__About this task__
All lines from the one that contains "Zunanje stopnice s kovano ograjo" to the end of the data must be retyped exactly. Pictures are not retyped.

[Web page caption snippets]
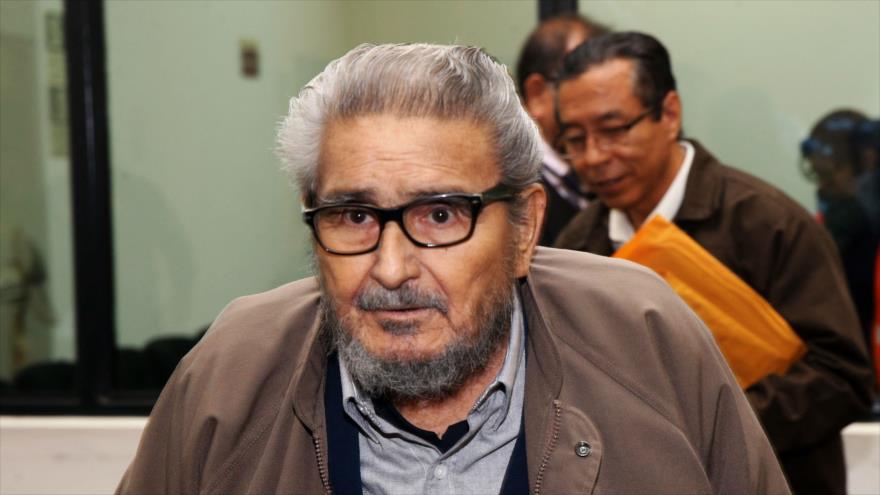 Abimael Guzmán, el líder de Sendero Luminoso, asiste a procedimientos judiciales en Lima, cpaital peruana, 27 de junio de 2017. (Foto: AFP)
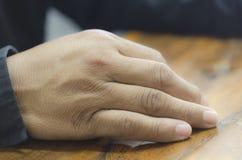 Τοποθετήστε τα χέρια στο γραφείο Στοκ φωτογραφίες με δικαίωμα ελεύθερης χρήσης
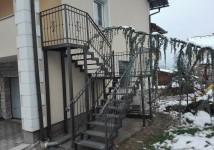 Zunanje stopnice s kovano ograjo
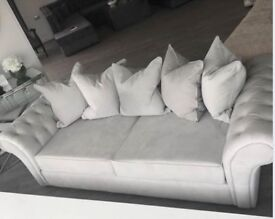4 SEATER SOFA NEW CONDITION ONLY SELLING AS DOES NOT FIT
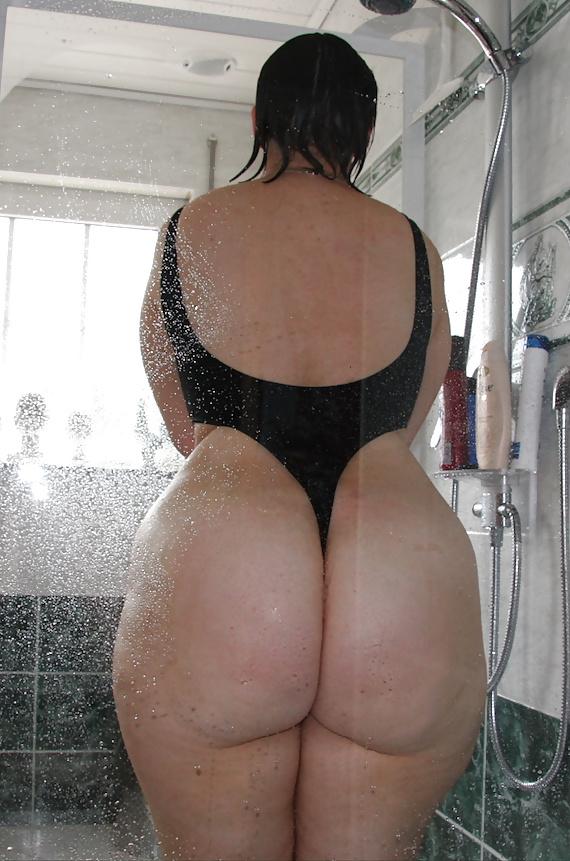 Wide hips big ass moms bent over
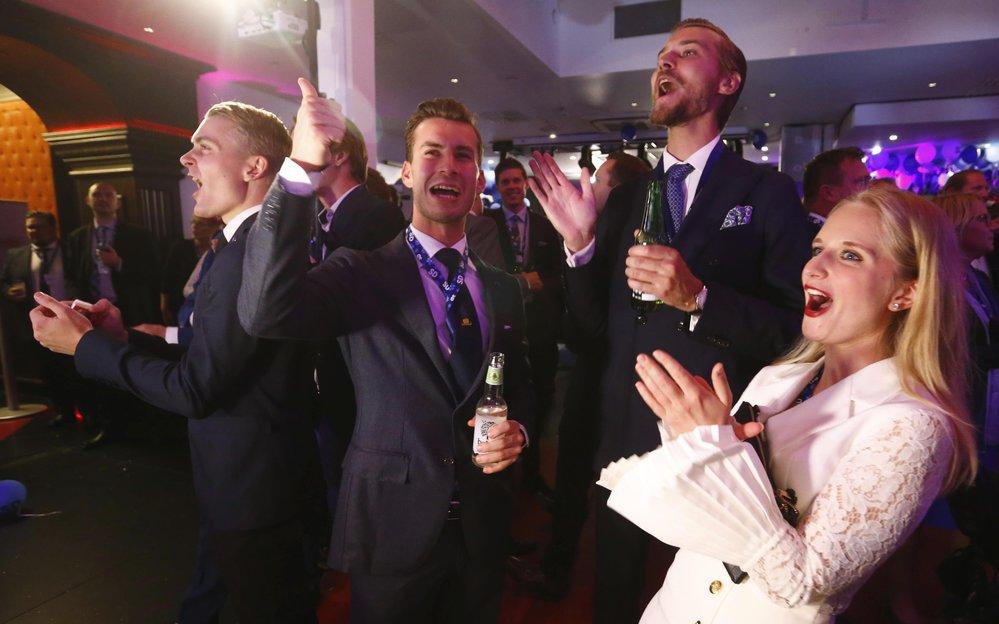 Oslavy ve štábu protiimigračních Švédských demokratů, kteří ve volbách posílili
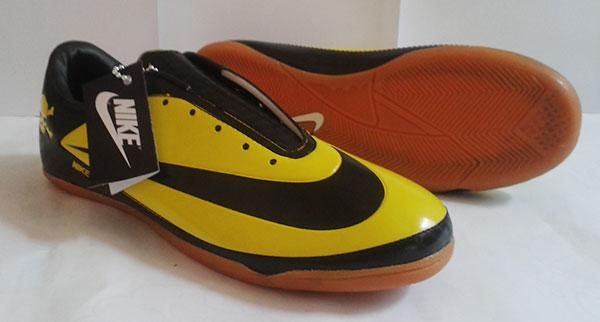 Review Sepatu Olahraga: Gambar Sepatu Futsal Nike Hypervenom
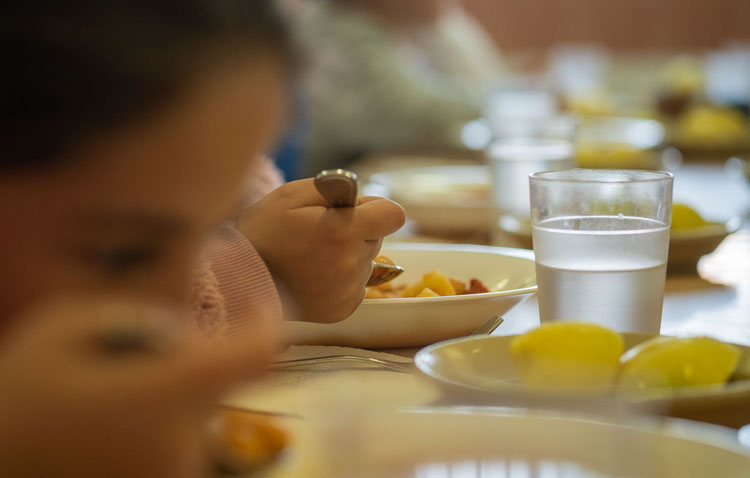 El Ayuntamiento de Utrera amplía el plan de alimentación infantil durante el estado de alarma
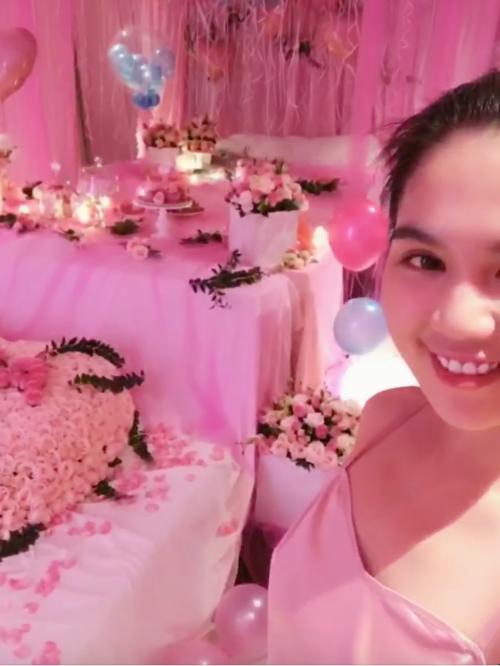 Ngọc Trinh bật khóc trước món quà sinh nhật hồng toàn tập của bạn trai - 1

__Exercise answer__
 Zunanje stopnice s kovano ograjo
4 SEATER SOFA NEW CONDITION ONLY SELLING AS DOES NOT FIT
 Wide hips big ass moms bent over
 Oslavy ve štábu protiimigračních Švédských demokratů, kteří ve volbách posílili
 Review Sepatu Olahraga: Gambar Sepatu Futsal Nike Hypervenom
 El Ayuntamiento de Utrera amplía el plan de alimentación infantil durante el estado de alarma
 Ngọc Trinh bật khóc trước món quà sinh nhật hồng toàn tập của bạn trai - 1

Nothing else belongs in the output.